IDENT "T uniqueness" :  T (pi, rho)

As the IDENT statement defines a rule, it can be in the same places as any other RULE.

Syntax

`IDENT` (<label> `:`)? <Concept> `(` <term>* `)`

where:

  • <label> is the name of the rule. It can be a single word or a string (enclosed by double brackets). It is followed by a colon (:) to distinguish the label from the concept that follows.

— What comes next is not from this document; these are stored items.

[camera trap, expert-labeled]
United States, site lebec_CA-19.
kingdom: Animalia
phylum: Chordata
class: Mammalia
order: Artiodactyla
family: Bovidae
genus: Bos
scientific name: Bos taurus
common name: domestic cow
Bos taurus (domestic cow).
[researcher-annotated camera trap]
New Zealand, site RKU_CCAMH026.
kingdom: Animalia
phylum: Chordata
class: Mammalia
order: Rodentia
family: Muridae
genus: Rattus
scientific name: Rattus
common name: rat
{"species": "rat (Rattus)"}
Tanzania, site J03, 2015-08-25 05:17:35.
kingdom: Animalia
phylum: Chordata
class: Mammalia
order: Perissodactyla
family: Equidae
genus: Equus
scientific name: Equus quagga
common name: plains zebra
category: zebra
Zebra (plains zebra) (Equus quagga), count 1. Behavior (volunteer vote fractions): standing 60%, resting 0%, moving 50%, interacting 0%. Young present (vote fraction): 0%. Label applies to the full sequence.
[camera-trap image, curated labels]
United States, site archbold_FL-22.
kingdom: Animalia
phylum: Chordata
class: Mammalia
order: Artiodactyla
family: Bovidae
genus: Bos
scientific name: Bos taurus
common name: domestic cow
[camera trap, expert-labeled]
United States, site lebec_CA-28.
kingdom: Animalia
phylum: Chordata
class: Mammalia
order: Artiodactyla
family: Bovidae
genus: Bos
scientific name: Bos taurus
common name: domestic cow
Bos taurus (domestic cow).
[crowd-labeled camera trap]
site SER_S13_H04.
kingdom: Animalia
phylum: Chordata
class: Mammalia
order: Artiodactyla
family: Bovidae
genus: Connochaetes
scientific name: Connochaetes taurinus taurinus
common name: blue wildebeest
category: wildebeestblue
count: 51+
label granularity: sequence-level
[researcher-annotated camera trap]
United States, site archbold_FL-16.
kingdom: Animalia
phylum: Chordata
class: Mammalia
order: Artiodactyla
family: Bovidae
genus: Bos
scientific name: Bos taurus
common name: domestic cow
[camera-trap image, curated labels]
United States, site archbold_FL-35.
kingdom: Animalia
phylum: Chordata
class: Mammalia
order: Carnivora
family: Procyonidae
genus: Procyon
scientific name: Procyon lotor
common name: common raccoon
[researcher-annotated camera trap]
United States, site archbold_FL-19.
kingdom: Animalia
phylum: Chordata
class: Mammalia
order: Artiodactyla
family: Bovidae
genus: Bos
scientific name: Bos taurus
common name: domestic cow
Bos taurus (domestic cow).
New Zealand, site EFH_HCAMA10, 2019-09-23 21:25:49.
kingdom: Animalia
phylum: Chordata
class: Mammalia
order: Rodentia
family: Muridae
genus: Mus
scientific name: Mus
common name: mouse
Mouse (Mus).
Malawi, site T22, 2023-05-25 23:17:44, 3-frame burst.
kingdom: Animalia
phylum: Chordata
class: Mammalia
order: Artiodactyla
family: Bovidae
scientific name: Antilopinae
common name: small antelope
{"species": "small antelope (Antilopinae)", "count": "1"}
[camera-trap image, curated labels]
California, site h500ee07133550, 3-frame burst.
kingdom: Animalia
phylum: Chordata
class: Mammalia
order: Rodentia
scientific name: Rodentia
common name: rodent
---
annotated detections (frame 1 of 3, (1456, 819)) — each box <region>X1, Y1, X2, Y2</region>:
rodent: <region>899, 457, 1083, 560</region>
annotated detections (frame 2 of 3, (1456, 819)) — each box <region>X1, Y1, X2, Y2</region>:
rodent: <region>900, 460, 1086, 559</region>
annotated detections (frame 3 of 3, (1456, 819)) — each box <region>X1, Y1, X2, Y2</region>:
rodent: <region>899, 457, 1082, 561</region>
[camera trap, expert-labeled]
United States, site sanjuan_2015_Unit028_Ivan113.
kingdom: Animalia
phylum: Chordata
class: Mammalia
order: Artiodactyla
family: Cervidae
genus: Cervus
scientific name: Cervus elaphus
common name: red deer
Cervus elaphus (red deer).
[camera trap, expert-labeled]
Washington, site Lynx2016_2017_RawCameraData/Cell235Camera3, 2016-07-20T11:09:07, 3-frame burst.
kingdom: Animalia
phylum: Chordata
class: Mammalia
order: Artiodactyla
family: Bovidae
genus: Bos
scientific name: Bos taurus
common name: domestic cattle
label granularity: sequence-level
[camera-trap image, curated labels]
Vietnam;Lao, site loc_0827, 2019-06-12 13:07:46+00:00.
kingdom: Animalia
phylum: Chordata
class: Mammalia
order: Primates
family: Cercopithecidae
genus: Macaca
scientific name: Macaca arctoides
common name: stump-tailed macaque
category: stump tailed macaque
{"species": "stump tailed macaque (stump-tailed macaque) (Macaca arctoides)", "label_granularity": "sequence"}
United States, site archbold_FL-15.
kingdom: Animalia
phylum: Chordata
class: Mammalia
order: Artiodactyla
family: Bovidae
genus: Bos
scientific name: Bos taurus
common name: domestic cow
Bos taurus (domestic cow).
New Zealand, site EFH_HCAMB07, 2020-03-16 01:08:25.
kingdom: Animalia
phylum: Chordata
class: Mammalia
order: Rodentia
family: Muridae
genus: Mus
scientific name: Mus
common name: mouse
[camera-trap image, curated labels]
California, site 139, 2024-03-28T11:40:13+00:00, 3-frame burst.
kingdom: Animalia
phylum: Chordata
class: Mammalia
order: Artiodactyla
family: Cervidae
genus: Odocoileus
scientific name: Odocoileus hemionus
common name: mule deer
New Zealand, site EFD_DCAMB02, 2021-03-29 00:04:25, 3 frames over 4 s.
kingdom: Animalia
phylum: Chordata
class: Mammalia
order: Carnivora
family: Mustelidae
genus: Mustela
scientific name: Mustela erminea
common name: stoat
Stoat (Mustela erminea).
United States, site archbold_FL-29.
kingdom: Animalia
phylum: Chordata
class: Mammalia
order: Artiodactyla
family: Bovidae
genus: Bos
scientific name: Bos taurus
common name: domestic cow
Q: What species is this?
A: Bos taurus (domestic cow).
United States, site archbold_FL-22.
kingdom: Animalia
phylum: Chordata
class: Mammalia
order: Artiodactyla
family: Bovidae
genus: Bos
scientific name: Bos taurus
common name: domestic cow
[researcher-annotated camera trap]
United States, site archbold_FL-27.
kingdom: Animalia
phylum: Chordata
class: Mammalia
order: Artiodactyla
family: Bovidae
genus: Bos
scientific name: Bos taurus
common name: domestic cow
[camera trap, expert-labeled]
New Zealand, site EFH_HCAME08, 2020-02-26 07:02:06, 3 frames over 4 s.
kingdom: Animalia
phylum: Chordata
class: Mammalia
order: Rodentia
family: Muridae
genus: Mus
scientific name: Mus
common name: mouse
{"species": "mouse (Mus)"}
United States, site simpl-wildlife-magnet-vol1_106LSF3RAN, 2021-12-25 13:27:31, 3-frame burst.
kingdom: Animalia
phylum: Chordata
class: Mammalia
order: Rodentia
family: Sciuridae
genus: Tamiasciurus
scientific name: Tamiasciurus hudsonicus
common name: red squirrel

  • <Concept> is the name of the Concept for atoms of which the rule specifies an identity

  • Between brackets are terms whose source concept must be <Concept>. This is enforced by the type system.

Informal Semantics

IDENT "Rule Name" : C (e1, e2, ...)

translates into the following rule:

  RULE "Rule Name":  {e1}<>{e1}~ /\ {e2}<>{e2}~ /\ ... |- I[C]

Note that

  • in case everyeis both univalent and total, e<>e~ equals e;e~, and the rule is equivalent to:

   RULE "Rule Name":  {e1};{e1}~ /\ {e2};{e2}~ /\ ... |- I[C]
  • in case every e is univalent but not total, you should use the IDENT statement (or the rule that it implements), because that also works when an e is not populated.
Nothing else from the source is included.